◆ Problem to work on: Look below for the line containing "A small fraction"; from there, print each line exactly up to and including the line containing "Answer (YES/NO): YES", and stop.

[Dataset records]
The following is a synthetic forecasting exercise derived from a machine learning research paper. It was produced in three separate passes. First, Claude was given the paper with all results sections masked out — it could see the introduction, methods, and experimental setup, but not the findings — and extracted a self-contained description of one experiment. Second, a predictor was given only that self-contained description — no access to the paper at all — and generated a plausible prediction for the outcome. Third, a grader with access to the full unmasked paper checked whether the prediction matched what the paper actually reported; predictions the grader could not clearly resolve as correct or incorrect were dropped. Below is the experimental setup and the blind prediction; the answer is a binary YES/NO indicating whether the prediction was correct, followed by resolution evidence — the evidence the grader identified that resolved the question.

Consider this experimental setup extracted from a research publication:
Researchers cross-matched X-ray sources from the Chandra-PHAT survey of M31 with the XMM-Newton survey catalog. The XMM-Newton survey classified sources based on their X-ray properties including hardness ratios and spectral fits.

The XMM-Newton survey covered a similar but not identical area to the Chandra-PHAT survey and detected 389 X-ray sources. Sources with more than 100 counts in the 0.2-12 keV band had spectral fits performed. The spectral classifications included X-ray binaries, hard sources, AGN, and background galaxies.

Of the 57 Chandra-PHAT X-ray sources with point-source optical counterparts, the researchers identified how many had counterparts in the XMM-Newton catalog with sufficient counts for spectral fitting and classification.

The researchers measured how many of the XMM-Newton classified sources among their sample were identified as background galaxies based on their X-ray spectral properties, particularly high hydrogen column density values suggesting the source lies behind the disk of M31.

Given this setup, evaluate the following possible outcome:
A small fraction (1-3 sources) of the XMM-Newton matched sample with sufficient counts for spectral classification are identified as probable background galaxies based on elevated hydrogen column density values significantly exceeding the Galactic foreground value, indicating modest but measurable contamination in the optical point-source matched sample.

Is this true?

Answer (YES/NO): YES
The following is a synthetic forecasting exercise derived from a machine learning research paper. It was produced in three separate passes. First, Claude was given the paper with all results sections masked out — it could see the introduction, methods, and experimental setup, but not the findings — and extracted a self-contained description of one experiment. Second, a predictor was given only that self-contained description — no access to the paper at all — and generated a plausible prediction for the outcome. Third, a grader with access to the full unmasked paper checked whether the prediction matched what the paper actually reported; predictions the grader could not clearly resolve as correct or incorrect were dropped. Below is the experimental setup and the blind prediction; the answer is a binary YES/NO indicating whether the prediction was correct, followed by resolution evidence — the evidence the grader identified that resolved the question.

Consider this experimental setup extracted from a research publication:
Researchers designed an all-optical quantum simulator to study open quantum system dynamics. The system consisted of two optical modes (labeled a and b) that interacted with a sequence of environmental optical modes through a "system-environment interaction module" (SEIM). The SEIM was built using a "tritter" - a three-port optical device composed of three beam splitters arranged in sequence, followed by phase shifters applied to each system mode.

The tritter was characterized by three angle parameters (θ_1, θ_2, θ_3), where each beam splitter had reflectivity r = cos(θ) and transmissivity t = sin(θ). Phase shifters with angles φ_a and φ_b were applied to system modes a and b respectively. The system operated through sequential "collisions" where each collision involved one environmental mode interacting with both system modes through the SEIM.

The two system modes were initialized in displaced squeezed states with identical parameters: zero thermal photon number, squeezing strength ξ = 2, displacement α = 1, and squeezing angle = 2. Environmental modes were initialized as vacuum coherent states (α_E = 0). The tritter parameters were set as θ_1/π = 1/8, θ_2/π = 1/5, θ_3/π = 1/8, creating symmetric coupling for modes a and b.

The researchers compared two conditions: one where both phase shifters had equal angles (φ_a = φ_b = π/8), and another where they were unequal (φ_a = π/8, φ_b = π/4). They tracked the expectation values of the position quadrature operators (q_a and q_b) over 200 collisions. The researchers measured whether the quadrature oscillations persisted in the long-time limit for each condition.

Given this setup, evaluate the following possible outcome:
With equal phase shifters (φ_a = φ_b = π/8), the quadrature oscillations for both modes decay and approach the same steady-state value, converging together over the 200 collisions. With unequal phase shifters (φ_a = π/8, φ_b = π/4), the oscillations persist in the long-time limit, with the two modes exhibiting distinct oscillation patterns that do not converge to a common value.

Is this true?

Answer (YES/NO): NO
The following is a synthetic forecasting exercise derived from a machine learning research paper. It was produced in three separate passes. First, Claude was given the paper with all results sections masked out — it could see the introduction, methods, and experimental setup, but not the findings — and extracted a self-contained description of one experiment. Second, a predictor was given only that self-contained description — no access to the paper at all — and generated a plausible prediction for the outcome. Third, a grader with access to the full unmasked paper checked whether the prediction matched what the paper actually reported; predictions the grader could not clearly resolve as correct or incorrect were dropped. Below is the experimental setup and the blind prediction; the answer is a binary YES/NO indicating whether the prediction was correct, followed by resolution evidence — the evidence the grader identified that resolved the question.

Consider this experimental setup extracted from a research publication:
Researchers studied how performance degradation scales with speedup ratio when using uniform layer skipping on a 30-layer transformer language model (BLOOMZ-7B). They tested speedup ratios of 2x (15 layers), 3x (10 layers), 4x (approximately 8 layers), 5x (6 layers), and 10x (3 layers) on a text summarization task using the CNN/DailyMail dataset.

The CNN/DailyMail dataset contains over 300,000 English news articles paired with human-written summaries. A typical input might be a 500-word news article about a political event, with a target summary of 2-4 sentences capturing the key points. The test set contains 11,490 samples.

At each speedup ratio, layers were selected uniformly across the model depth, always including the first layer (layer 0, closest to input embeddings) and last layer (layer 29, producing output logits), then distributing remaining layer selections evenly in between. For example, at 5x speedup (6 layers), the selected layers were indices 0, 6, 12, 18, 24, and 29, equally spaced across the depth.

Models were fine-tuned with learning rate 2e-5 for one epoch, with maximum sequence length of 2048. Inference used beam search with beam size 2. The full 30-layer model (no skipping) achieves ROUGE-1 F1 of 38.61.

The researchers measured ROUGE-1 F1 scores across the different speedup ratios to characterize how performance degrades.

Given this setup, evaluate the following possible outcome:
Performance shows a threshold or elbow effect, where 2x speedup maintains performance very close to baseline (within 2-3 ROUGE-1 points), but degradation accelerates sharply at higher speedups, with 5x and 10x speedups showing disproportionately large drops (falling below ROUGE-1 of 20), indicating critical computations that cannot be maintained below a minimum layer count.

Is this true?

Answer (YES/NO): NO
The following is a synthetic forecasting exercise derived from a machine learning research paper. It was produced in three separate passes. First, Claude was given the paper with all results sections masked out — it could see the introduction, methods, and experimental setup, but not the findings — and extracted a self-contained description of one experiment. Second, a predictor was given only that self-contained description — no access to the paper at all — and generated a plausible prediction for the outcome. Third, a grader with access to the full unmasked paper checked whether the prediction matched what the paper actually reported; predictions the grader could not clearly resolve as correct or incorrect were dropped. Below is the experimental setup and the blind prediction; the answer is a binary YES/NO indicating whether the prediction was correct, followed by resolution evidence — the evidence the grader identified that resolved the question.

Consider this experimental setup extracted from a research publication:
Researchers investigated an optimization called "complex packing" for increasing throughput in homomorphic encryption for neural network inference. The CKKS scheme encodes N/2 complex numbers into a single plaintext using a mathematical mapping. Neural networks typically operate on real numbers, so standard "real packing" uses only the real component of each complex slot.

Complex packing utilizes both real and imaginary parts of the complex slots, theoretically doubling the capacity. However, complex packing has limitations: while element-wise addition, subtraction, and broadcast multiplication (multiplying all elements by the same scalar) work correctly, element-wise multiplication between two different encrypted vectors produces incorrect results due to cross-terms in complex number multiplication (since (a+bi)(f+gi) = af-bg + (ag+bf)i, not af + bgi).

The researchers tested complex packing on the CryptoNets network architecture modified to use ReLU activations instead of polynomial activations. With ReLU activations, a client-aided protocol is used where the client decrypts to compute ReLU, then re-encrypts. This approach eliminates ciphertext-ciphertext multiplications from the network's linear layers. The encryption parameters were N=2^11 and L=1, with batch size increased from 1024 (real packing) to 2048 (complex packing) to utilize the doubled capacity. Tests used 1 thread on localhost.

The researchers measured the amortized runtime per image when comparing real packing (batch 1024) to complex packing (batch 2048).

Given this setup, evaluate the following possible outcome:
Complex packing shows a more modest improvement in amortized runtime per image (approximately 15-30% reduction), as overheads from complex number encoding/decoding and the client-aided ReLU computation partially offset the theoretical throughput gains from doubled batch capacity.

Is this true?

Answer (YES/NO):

◆ Completed task:
A small fraction (1-3 sources) of the XMM-Newton matched sample with sufficient counts for spectral classification are identified as probable background galaxies based on elevated hydrogen column density values significantly exceeding the Galactic foreground value, indicating modest but measurable contamination in the optical point-source matched sample.

Is this true?

Answer (YES/NO): YES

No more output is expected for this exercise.